Flags fly above Ashland city offices. [Mail Tribune/file photo]
During Tuesday’s Ashland City Council meeting, city councilors and the mayor learned their revoked health care benefits will not be reinstated without a public vote because, according to the city’s acting attorney, they are an illegal form of compensation.
After a long search through the city’s archives for supporting documentation of the benefit — originating some 65 years ago but revoked by Ashland City Manager Joe Lessard in August — Ashland cannot legally continue to offer councilors or the mayor health benefits, said Acting City Attorney Doug McGeary.
“We have found no record as to how or why the introduction of health benefits — which have occurred since 1954 and 1966 — were accomplished or justified,” he said.
The benefit — variously referred to as hospital insurance, fringe benefits and health insurance over the years — has no legal basis in Ashland’s records, McGeary said. Likely it was a slight padding to the slender compensation given to councilors and the mayor when it was first offered. Ashland used to have its own hospital, he said, so maybe hospital insurance was related to that.

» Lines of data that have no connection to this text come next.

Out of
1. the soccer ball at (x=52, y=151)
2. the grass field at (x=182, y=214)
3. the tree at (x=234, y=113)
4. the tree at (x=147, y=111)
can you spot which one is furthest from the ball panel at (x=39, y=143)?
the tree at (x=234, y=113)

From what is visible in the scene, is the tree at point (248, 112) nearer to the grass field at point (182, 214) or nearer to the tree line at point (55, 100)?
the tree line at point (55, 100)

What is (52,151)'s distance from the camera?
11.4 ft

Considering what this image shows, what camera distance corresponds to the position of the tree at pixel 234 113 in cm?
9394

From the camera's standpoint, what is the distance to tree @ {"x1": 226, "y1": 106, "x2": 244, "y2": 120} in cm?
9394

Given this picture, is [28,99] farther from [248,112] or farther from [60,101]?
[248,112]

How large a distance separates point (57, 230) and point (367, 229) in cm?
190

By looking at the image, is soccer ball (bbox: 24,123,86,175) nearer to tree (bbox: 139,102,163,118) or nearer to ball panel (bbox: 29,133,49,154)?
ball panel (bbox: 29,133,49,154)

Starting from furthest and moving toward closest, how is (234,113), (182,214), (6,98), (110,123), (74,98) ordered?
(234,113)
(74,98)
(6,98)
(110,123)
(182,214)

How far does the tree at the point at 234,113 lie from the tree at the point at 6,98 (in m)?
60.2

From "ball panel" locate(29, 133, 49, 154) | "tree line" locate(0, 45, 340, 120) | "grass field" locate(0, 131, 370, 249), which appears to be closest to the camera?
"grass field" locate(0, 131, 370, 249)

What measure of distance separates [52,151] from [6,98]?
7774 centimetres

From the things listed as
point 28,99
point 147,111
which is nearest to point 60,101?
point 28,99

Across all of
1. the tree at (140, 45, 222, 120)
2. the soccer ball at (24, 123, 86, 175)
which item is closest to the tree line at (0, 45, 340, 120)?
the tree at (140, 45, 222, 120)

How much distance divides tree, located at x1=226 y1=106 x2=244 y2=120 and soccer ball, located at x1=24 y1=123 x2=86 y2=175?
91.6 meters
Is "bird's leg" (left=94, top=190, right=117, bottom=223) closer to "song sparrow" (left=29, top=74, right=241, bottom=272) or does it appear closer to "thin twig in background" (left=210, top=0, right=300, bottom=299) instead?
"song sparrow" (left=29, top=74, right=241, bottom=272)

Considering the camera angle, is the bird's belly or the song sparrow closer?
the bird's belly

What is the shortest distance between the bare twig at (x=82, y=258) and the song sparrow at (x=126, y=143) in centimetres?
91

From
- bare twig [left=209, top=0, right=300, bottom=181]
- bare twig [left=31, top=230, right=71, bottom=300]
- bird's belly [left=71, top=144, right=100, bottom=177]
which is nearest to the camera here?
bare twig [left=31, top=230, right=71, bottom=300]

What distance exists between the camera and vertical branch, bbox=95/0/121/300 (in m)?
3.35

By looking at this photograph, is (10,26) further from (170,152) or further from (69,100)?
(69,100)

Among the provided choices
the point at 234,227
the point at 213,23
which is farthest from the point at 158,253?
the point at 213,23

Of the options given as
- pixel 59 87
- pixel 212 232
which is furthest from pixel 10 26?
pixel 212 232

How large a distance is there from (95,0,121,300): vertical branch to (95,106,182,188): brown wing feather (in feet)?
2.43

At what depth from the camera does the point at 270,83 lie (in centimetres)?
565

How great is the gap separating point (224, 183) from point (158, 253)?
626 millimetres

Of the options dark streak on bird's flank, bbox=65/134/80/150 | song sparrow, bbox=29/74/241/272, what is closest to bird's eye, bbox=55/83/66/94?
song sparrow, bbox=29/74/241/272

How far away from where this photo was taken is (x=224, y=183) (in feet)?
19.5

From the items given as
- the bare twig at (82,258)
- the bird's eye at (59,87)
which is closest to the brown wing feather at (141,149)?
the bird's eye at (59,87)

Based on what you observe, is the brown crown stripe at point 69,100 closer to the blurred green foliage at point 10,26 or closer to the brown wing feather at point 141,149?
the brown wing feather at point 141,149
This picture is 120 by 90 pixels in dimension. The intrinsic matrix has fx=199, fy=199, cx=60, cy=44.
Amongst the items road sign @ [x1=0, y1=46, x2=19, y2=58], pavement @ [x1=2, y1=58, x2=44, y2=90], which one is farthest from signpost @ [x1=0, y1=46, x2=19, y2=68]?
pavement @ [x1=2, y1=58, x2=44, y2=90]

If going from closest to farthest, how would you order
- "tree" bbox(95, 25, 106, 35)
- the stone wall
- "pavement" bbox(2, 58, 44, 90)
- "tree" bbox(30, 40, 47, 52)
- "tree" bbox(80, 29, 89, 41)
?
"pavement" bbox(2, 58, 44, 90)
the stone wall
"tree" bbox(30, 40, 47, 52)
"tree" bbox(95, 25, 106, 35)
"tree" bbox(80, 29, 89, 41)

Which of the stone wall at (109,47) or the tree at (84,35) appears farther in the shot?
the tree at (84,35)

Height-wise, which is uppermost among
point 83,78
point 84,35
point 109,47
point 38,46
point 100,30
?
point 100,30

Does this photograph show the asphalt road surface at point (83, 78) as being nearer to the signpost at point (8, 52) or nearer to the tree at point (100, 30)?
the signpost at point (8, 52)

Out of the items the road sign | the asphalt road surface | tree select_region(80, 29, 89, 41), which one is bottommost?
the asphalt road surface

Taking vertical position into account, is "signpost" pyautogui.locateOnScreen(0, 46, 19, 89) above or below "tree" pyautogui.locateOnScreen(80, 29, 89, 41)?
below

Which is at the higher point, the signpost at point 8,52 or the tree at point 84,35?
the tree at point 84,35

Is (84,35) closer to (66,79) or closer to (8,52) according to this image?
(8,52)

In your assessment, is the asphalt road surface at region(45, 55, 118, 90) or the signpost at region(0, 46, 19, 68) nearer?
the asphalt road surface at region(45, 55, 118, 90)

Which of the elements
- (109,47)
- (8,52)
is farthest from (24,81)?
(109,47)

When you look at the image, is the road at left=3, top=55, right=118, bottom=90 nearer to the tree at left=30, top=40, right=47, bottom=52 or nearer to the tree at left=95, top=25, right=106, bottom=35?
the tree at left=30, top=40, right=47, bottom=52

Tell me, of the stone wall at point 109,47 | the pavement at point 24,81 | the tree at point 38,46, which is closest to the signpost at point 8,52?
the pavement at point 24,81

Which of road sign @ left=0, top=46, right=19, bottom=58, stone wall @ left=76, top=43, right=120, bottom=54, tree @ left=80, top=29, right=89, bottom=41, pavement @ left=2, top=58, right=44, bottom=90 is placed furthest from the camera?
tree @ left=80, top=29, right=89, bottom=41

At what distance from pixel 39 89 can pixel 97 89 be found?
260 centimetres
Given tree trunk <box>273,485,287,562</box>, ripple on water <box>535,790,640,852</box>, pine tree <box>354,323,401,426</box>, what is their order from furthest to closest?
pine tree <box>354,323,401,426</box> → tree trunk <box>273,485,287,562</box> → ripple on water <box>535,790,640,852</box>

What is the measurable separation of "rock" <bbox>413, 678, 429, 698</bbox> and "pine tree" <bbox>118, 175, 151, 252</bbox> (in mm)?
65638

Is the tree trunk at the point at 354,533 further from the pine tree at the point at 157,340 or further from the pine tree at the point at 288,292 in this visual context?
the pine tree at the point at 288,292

Midcentury health insurance costs are not comparable with health insurance costs in the modern age, he argued. Now, the benefits council and the mayor have enjoyed are so costly as to constitute illegal wages to an elected official.
“Article three, section three — it’s in your charter entitled salaries — requires a public vote on changes to the mayor and council’s compensation. There has not been a public vote to establish a change in the mayor or council’s compensation since the 1960s — it’s $500 a year for the mayor; it’s $350 a year for councilor members.”
“I’m going to say this now — there are statutes out there that it’s unlawful for any public official to expend any money in excess of the amount provided by law, or for any different purpose than provided by law,” he said. “We can argue if it’s compensation or it’s not compensation. But if we’re wrong, we’re not talking about hundreds of dollars in a 1950s sense — we’re talking about hundreds of thousands of dollars,” he said.
Because the city manager and others like himself would authorize the benefits, it could mean dire consequences for all involved, he said. The receipt of benefits past could be defended by ignorance. But continuing to receive benefits in the face of this legal opinion is a bridge too far.
“I’m unwilling to take that risk for you folks. I’ve got the city to concern myself with, I’ve got the city manager to concern myself with and, frankly, I’ve got all you to concern myself with. If someone weren’t happy with this situation, they could be seeking to get all that money back,” he said.
He encouraged seeking a vote for a fixed amount from the public for their health insurance. He assured them it was impossible to state the amount of staff work that went into attempting to prove themselves wrong in order to resume offering benefits.
“It’s not like, ‘Oh, geez, this would be a great way to cut money out of the budget.’ It’s an awful, crappy situation, and I’m sorry,” he said.
Some councilors and Akins responded with frustration to the news they would lose their benefits permanently — barring a public vote in favor of a fixed amount.
Akins argued she and her colleagues have supervisory power over the city manager, the city attorney and the work product of the city recorder, but McGeary said that is supervision enacted as a group while the insurance policies are issued individually.
Councilor Gina DuQuenne asked if there was a source document forbidding the benefit, and McGeary responded there is not. She asked if the money already was allocated for the benefit, and she was told it was.
“Why can’t we continue and have our constituents vote on this, and let them speak to whether or not the council should receive health insurance?” DuQuenne asked.
McGeary said every receipt of benefits, every month, would count as illegal compensation.
“This has been a benefit longer than I’ve been alive, and you can see me — I’m not a kid,” Akins said.
The benefit has been offered through multitudes of mayors and councils in its roughly 65 years of existence, she said, making it difficult to believe only McGeary and Lessard were bright enough to notice the discrepancy. She also expressed concern that McGeary’s characterization of the city’s records as “notoriously bad” could mean other documents are missing and the understanding of this benefit is skewed by holes in the city’s archives.
Councilor Sean Moran took issue with the city attorney sending an email notifying them of his opinion at 4 p.m. the day of the council meeting.
“It’s abominable. It’s horrific,” he said of the late notice. He also offered a potential legal fight over the issue.
“I just wonder how this would hold up if I were to decide to sue the city; I wonder. Maybe we’ll find out,” he said.